● Tasks to perform
**a)** In the rabies text, restate the passage that opens at "Rabies is an" and closes at "to cardiac failure.", swapping "dogs" for "domestic dogs".
**b)** According to the rabies text, in what year was a lyssavirus first identified in flying foxes and bats in Australia?
**c)** Carry the rabies text forward from its last sentence.

● Reading text
◆ ◆ ◆ ◆ ◆
Rabies is an acute viral infection, causing progressive viral encephalomyelitis that is nearly always fatal. Transmission is usually through saliva via the bite of an infected animal, with dogs being the main transmitter of rabies to humans. Onset is generally heralded by a sense of apprehension, headache, fever, malaise and sensory changes (paresthesia) at the site of an animal bite. Excitability, aero- and/or hydrophobia, often with spasms of swallowing muscles, are frequent symptoms. Delirium with occasional convulsions follows. Such classic symptoms of furious rabies are noted in two-thirds of the cases, whereas the remaining present as paralysis of limbs and respiratory muscles with sparing of consciousness. Phobic spasms may be absent in this paralytic form. Coma and death ensue within 1–2 weeks, mainly due to cardiac failure.
Lyssaviruses, such as rabies virus, are in the family Rhabdoviridae in the genus Lyssavirus. All members of the genus are antigenically related, but use of monoclonal antibodies and nucleotide sequencing demonstrates differences according to animal species or geographical origin. Lyssaviruses in Africa (Mokola and Duvenhage) and Eurasia (European bat lyssaviruses) have been associated with fatal encephalitis. A lyssavirus, first identified in 1996 in several species of flying foxes and bats in Australia, has been associated with 2 human deaths from rabies. These viruses, named Australian bat lyssaviruses, are closely related, but not identical, to classical rabies virus. Illnesses suspected due to rabies by other lyssaviruses may be diagnosed by the standard FA test on brain tissue or by suggested antemortem tests. Several other lyssaviruses (e.g. Aravan virus, Irkut virus, Khujand virus, Lagos bat virus, West Caucasian bat virus) have been characterized as etiological agents of rabies in mammals, but have not so far been identified in human infections.
Diagnosis is made through specific FA staining of brain tissue or virus isolation in mouse or cell cultures. Antemortem diagnosis can be made by specific FA staining of viral antigens in frozen skin sections taken from the back of the neck at the hairline, detection of viral antibodies in serum and CSF, and specific amplification of viral nucleic acids in saliva or skin biopsies by RT-PCR. Serological diagnosis is based on neutralization tests in cell culture or in mice. Viral shedding in body secretions is intermittent and molecular studies need to be repeated if initially found negative.
◆ ◆ ◆ ◆ ◆
● Information provided
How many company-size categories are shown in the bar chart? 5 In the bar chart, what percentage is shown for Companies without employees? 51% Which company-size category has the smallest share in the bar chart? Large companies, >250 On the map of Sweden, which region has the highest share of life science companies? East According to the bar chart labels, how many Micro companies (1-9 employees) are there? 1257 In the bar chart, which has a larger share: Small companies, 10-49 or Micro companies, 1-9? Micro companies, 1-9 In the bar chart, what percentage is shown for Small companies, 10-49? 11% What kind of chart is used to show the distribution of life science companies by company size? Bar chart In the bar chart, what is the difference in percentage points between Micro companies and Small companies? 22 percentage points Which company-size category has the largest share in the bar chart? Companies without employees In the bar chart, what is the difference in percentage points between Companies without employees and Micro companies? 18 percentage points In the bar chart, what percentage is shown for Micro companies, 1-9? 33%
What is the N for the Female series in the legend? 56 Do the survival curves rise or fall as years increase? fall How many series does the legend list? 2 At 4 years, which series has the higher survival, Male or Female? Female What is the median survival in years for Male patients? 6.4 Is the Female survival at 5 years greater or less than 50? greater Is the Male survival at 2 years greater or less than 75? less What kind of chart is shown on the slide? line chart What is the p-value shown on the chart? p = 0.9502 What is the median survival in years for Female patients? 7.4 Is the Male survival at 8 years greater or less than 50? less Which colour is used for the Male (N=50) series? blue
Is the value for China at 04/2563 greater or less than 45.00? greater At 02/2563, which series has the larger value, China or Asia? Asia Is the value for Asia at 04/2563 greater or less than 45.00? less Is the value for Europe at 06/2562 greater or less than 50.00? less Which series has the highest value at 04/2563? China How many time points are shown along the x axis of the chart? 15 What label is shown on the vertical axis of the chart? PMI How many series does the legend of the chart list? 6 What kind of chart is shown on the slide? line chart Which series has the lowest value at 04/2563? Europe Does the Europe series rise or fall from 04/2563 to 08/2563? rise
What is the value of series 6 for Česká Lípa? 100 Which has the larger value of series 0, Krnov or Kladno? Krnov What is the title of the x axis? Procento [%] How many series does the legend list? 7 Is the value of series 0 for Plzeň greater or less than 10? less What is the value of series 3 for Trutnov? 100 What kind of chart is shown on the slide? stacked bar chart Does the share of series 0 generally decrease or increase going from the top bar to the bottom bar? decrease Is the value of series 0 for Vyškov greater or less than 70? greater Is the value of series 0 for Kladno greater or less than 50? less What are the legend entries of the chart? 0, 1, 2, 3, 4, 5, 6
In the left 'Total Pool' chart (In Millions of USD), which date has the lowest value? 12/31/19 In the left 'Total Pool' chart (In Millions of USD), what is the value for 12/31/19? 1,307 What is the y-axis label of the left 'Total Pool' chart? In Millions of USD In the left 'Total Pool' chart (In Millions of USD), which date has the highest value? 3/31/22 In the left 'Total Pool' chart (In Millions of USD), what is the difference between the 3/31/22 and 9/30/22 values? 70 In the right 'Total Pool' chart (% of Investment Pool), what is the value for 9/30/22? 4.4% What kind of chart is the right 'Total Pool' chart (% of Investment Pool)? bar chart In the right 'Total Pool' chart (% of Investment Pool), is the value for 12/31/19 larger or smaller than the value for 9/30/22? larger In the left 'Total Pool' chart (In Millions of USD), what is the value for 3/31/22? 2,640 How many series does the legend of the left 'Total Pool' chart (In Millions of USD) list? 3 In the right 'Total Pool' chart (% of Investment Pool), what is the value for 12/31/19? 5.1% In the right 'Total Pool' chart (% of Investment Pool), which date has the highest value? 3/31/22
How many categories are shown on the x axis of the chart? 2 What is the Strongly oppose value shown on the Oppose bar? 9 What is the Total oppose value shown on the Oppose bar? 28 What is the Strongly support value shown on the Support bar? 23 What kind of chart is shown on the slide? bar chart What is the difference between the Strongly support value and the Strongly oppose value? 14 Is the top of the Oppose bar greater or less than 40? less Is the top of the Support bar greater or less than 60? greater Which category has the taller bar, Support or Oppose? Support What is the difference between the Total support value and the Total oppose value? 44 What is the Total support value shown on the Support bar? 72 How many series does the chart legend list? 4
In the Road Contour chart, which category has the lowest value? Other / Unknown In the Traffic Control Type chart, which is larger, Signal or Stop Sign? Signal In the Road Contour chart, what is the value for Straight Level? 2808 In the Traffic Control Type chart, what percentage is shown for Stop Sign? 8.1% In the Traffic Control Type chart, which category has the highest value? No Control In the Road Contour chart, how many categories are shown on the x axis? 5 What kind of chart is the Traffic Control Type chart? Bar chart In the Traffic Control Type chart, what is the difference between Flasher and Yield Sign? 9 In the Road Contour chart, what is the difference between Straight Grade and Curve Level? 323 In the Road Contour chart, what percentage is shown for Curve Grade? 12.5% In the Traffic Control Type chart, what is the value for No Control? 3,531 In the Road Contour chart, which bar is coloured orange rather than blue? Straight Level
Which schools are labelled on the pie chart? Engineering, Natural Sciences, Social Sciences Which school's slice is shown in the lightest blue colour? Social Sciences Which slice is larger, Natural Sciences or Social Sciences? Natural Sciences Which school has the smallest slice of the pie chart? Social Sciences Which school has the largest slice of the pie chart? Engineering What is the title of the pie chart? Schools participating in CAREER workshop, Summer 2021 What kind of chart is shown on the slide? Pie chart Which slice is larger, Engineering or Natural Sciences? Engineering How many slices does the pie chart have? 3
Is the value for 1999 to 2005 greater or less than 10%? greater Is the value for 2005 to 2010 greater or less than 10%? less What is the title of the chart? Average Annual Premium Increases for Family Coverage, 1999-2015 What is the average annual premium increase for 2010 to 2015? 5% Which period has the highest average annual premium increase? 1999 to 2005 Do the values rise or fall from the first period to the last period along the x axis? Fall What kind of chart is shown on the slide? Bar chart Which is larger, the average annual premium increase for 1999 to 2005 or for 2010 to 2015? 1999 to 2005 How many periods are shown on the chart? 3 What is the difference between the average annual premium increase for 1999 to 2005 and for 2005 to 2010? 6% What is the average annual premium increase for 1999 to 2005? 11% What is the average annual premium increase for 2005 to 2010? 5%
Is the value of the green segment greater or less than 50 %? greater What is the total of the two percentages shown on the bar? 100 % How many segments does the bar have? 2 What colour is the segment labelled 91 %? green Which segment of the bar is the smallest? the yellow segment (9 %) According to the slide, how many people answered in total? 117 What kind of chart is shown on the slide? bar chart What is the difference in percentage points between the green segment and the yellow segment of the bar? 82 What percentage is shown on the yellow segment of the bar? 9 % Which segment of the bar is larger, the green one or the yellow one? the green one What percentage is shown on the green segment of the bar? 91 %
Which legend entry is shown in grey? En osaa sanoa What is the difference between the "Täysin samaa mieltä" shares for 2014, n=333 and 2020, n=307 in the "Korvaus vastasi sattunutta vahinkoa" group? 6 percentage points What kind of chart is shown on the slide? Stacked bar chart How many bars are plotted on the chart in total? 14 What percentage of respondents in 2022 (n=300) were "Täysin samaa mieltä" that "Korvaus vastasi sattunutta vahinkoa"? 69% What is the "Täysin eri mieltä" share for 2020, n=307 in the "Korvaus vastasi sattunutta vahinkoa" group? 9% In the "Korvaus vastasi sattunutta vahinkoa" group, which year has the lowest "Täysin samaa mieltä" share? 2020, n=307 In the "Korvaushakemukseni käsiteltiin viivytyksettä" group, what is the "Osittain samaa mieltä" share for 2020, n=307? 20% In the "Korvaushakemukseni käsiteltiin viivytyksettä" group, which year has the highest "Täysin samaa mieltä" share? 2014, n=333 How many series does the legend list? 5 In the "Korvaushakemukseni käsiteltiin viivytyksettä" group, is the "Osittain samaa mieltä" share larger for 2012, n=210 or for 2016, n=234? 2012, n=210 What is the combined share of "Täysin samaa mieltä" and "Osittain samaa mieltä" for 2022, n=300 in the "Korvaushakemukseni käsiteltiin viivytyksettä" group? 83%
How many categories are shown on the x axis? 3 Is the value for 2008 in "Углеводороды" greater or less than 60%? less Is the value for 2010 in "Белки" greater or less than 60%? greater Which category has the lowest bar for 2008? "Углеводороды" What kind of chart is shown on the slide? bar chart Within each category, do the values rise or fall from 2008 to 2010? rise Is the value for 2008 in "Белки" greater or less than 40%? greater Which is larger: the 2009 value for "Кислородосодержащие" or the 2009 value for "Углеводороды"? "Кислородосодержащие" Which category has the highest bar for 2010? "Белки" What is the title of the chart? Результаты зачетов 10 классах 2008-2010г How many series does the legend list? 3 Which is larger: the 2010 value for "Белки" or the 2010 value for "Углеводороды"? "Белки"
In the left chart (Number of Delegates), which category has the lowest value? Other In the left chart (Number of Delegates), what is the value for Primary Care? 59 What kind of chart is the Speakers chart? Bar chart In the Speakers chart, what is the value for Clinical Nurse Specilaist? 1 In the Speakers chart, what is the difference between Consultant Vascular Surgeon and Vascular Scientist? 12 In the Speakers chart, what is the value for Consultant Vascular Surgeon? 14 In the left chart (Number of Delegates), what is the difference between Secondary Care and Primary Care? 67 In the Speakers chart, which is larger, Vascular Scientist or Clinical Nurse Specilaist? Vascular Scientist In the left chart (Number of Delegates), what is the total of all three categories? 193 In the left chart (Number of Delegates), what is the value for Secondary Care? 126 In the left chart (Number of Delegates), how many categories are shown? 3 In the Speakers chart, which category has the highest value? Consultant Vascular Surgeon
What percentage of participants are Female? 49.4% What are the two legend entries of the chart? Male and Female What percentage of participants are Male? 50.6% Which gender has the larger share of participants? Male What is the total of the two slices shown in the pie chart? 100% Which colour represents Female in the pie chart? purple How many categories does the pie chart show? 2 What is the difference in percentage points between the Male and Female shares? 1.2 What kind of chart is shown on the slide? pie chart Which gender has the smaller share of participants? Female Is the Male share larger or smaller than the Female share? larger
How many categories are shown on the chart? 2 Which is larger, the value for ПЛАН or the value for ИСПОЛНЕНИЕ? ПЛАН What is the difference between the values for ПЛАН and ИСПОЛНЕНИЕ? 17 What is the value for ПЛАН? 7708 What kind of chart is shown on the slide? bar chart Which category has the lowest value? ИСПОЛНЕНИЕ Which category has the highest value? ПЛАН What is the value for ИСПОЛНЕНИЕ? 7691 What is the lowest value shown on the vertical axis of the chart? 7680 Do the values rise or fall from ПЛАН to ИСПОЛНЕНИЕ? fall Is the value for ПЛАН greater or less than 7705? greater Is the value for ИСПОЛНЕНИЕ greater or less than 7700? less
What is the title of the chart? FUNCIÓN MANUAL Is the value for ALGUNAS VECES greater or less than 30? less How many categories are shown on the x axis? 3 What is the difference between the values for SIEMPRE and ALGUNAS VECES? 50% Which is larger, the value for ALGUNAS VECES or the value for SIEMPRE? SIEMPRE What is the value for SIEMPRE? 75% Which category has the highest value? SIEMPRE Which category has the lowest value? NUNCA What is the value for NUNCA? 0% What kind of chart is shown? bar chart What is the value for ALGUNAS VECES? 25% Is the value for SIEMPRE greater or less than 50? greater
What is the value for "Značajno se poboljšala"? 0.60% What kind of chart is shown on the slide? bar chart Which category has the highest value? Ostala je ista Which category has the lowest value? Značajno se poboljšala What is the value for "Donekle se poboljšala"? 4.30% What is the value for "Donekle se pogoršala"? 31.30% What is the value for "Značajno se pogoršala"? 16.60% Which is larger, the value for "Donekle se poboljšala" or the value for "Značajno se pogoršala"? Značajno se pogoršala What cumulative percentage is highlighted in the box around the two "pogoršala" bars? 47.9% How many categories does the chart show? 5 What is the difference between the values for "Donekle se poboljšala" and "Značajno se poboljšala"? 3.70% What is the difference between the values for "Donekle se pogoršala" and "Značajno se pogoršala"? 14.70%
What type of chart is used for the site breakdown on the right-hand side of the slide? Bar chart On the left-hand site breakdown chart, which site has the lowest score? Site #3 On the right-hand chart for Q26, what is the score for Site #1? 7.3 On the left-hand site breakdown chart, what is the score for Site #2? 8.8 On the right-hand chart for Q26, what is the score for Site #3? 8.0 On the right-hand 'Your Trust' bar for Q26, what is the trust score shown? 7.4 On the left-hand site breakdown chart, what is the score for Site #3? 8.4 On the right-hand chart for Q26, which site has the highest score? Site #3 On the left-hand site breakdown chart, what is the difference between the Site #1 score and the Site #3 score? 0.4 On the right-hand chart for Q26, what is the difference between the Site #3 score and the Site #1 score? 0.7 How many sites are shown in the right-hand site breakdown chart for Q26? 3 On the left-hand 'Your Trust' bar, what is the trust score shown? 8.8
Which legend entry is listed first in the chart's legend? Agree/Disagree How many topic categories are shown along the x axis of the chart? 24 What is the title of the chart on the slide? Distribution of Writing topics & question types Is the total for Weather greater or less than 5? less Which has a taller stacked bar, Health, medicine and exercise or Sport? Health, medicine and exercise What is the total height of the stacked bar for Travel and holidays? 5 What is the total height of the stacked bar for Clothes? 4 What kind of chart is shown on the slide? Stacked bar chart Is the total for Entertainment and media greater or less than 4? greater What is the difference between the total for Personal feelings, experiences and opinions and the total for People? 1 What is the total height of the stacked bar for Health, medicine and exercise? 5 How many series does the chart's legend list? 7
◆ ◆ ◆ ◆ ◆
● Task results
**a)**
Rabies is an acute viral infection, causing progressive viral encephalomyelitis that is nearly always fatal. Transmission is usually through saliva via the bite of an infected animal, with domestic dogs being the main transmitter of rabies to humans. Onset is generally heralded by a sense of apprehension, headache, fever, malaise and sensory changes (paresthesia) at the site of an animal bite. Excitability, aero- and/or hydrophobia, often with spasms of swallowing muscles, are frequent symptoms. Delirium with occasional convulsions follows. Such classic symptoms of furious rabies are noted in two-thirds of the cases, whereas the remaining present as paralysis of limbs and respiratory muscles with sparing of consciousness. Phobic spasms may be absent in this paralytic form. Coma and death ensue within 1–2 weeks, mainly due to cardiac failure.

**b)** 1996

**c)**
The most common form of exposure is virus-laden saliva from a rabid animal introduced though a bite or scratch (and very rarely into a fresh break in the skin or through intact mucous membranes). Person-to-person transmission is theoretically possible, but is rare and not well documented. Several cases of rabies transmission by transplant of cornea, solid organs and blood vessels from persons dying of undiagnosed CNS disease have been reported from Asia, Europe and North America. Airborne spread has been suggested in a cave where heavy infestations of bats were roosting, and demonstrated in laboratory settings, but this occurs very rarely. Transmission from infected vampire bats feeding on domestic animals is common in Latin America. Rabid insectivorous or frugivorous bats can transmit rabies to terrestrial animals, wild or domestic.
The period is highly variable, but usually 3–8 weeks, and very rarely as short as a few days, or as long as several years. The length of the incubation period depends in part on wound severity, wound location in relation to nerve supply, and relative distance from the brain; the amount and variant of virus; the degree of protection provided by clothing; and other factors.
Defined periods of communicability of animal hosts are only known with reliability in domestic dogs, cats, and ferrets, and are usually for 3–7 days before onset of clinical signs (rarely over 4 days) and throughout the course of the disease. Longer periods of excretion before onset of clinical signs (14 days) have been observed with certain canine rabies virus variants in experimental infections, but these are the exception. Excretion in other animals is highly variable: for example, in one study bats shed virus for 12 days before evidence of illness, while in another, skunks shed virus for at least 8 days before onset of clinical signs.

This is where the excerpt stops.